The "Russian Roulette" sampling technique (which is creepily named, but is known officially as so) is a sampling technique used in ray tracing to reduce the number of samples for evaluating some value, while maintaining the convergence. It was very mystifying at first sight, but became very intuitive when I came up of a graphical explanation.

Shortly put, the Russian Roulette sampling technique can be interpreted as making "copies" of high-order terms, to use *in place of* the dropped off terms that were not evaluated in other samples. This can be described graphically using the following figure.

Let us consider a problem where we want to evaluate 4 orders of some value, with 5 samples. In ray tracing, this could be evaluating the radiance using terms of up to 4 reflections with 5 samples, for instance. In the figure above, the colors correspond to the orders of the value, and the number n in the circle indicates that it is the n-th sample.

The leftmost figure shows a direct method of evaluating this value, that is to just simply evaluate all of the orders in all of the samples. However, in ray tracing it can be time-consuming to do such evaluations.

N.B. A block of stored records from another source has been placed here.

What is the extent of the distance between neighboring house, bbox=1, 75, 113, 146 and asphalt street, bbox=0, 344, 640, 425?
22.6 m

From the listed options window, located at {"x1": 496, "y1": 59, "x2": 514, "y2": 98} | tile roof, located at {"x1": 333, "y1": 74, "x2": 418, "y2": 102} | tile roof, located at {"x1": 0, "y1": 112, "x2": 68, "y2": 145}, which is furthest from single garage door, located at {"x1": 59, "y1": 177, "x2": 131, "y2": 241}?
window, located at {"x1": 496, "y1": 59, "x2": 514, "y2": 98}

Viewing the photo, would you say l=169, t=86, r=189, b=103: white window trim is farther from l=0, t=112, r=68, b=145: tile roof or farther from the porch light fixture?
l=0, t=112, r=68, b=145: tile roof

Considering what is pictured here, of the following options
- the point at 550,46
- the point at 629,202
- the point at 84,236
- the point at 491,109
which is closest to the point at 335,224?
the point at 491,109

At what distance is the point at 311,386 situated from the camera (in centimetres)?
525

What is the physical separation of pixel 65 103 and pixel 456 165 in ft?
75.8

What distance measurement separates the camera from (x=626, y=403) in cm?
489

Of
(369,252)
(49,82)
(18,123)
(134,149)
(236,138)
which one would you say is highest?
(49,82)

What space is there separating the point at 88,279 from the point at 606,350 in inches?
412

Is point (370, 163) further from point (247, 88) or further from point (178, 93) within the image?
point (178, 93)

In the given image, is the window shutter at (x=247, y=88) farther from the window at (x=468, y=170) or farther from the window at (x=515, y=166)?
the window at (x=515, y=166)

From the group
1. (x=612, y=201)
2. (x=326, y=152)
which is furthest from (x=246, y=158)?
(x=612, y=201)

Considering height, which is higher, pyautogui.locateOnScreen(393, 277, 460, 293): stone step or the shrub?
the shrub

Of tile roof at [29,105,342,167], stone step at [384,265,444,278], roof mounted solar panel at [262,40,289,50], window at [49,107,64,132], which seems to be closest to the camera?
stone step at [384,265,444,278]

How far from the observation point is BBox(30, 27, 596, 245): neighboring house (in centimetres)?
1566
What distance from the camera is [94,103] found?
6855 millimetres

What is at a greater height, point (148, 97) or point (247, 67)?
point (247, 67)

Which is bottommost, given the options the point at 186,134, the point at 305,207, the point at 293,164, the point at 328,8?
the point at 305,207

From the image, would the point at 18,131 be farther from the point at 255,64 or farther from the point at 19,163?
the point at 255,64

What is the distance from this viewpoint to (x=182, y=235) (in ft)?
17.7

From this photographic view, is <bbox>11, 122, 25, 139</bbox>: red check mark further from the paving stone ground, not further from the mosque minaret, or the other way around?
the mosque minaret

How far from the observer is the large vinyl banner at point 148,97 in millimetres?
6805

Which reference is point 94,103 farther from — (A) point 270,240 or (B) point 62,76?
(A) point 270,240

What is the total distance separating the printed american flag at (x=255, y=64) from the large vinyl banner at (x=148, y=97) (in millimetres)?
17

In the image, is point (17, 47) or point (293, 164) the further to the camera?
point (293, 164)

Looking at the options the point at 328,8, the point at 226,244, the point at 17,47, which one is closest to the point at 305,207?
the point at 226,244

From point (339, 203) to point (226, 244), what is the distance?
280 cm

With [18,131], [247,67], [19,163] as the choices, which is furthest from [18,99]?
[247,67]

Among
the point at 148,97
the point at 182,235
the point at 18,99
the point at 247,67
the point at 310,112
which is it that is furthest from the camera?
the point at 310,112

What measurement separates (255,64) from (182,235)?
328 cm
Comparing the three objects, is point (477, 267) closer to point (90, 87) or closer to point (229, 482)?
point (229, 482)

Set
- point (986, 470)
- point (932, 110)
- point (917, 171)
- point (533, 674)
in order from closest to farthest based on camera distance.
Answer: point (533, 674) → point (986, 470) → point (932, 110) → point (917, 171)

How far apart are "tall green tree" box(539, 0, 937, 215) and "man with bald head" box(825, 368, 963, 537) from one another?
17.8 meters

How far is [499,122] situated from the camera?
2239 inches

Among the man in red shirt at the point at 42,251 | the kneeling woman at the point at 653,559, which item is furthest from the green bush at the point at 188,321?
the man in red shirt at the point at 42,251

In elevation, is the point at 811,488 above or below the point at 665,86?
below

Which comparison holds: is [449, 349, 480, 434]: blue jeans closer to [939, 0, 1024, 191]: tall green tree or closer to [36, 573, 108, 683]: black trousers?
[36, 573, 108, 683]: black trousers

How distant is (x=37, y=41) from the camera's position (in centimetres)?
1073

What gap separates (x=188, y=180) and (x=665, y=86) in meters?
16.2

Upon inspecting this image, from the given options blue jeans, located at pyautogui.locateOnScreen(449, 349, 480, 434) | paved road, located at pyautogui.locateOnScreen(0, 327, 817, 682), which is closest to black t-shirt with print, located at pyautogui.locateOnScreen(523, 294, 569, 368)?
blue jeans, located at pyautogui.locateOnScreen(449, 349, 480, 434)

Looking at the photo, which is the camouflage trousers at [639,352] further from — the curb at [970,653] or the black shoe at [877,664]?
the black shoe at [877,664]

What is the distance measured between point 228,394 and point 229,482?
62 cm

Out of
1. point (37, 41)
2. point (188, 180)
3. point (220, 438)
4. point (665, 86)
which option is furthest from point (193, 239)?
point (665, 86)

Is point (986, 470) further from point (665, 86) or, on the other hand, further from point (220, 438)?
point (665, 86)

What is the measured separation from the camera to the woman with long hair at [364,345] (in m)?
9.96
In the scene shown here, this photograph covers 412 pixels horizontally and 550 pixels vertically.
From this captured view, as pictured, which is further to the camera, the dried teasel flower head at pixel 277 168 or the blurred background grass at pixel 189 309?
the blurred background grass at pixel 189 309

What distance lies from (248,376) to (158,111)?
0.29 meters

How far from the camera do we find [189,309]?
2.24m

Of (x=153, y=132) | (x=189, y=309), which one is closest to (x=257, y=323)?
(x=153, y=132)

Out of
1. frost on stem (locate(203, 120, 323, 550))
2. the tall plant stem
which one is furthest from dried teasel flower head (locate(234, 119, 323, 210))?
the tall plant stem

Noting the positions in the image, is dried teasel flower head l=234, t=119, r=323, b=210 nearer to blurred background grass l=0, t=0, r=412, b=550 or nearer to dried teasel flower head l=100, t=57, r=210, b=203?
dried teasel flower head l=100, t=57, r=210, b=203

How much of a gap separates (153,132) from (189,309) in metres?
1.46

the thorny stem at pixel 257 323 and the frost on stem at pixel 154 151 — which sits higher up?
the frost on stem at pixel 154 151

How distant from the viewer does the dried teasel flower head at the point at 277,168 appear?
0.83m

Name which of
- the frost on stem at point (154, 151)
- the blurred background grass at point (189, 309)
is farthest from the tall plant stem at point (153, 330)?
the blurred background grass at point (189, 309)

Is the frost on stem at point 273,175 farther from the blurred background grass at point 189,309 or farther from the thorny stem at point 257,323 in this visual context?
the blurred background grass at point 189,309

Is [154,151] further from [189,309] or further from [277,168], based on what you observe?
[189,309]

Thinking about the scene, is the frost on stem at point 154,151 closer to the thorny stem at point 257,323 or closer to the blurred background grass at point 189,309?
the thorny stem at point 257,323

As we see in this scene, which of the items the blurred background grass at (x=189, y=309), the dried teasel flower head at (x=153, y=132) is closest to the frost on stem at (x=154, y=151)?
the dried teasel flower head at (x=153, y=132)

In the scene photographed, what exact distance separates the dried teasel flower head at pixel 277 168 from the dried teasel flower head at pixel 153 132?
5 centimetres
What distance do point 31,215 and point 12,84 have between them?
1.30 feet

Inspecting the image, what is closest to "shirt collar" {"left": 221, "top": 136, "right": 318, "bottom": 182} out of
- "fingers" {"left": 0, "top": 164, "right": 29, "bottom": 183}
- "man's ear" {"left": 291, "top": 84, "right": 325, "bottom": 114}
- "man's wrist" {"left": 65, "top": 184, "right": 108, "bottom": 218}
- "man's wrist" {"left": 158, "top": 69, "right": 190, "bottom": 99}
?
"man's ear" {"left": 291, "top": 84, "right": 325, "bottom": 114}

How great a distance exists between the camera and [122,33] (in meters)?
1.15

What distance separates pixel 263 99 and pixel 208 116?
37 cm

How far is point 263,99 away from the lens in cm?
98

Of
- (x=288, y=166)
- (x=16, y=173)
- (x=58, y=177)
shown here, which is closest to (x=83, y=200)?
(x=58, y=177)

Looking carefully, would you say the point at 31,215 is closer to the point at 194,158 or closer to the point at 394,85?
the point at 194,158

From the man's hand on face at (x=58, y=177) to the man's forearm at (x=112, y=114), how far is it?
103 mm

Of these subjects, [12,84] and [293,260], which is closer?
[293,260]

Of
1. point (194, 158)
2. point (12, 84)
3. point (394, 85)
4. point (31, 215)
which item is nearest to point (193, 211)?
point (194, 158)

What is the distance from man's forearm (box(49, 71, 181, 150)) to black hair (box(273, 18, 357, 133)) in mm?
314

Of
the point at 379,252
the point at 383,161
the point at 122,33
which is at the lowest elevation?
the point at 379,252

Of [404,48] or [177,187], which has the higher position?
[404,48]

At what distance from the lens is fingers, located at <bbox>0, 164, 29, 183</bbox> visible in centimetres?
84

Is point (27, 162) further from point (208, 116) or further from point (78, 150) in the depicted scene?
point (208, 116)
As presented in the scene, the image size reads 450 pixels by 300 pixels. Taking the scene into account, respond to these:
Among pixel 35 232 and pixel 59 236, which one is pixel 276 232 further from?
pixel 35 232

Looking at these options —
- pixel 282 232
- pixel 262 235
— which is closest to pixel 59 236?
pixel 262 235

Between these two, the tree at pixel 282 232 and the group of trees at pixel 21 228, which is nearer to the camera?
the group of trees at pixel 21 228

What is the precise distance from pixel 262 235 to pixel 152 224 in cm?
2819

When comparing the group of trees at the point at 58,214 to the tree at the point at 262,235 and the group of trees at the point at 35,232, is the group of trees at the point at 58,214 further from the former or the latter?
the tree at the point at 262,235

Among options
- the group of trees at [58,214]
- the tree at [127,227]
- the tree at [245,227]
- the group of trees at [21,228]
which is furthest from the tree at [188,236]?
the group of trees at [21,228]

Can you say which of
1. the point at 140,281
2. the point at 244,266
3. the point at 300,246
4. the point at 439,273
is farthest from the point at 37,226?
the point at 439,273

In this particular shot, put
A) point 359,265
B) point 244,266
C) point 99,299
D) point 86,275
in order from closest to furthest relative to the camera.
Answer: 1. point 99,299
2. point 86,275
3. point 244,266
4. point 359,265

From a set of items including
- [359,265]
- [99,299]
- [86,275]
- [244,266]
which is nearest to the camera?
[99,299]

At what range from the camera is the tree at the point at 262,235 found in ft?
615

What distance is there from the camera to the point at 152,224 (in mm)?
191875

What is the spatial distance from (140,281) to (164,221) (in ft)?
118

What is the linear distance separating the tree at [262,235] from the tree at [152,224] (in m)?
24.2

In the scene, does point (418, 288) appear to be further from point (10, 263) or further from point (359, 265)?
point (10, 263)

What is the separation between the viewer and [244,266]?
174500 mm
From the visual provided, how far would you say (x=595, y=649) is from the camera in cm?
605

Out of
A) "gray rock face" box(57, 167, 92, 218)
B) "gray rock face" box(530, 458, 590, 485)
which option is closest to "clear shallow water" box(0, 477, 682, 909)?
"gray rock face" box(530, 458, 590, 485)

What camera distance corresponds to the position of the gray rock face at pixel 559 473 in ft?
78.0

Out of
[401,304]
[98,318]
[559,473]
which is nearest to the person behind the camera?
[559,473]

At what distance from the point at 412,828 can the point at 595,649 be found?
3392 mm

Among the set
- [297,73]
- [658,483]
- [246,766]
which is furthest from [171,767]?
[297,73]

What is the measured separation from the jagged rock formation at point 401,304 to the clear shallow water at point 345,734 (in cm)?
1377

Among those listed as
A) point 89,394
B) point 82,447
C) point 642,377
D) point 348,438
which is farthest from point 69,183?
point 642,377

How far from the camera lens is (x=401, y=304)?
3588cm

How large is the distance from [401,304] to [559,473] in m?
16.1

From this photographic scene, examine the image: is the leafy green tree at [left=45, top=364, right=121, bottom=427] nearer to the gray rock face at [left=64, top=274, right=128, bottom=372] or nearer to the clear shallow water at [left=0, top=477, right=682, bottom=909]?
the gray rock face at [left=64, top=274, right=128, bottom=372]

This is where the Russian Roulette sampling technique comes in. In the Russian Roulette technique, we aim to evaluate only a few high-order terms. Basically, before evaluating each order of terms, we roll some dice - and proceed to evaluate high order terms at only a given probability, or else halt the evaluation and move on to the next samples. Each higher order term must survive this judgement before it gets evaluated, or otherwise the "game" (higher-term evaluation) ends and moves on to the next round (sample) - therefore, the name "Russian Roulette." In this figure, we've assumed a 50% probability of proceeding to evaluate the next higher order. The figure on the center shows the actually calculated terms in each sample, for the Russian Roulette. In other words, the circles in the figure are the circles that "survived" the Roulette. Notice that the number of evaluations is reduced to around half of that in the left figure, and many high orders are dropped off.

Now, since we have excluded many orders, we don't have enough circles (terms) to add up to calculate the average. (i.e., simply taking the average of all of the terms (circles) provides an inaccurate estimate of the true value, compared to the estimator shown on the left figure.) Specifically, each n-th order term shows up at a ratio of (1/2)^(n-1) compared to the number of them in the left figure.

How do we calculate the average with such few circles (terms)? The answer, which is the Russian Roulette sampling technique, is to use *copies* of other circles (terms) as placeholders. Mathematically, the technique is to divide the value of each evaluated term by the probability of its appearance when taking the grand average. This obscure technique can be understood by observing the right side of the figure. Dividing the term by its survival probability p is equivalent to considering as if 1/p copies of that term has existed in the evaluation. This is the whole idea of the sampling technique, and is depicted in the figure above as copies of the circle. (Copies are indicated by red index numbers.) By making "copies" in such a way, the number of samples of each order approximately match that of the direct technique shown in the left side of the first figure. Although the number of circles differ from its true value (they are short in the 3rd order and excessive in the 2nd and 4th order), if we take a sufficient number of samples, the law of large numbers helps us to diminish those discrepancies to an ignorable level. Therefore, the "magic" of dividing higher order terms in the Russian Roulette technique, can be interpreted as making the "right number of copies" of that term, so that it properly compensates for the higher order terms that did not survive to be evaluated (i.e. dropped in the sampling process).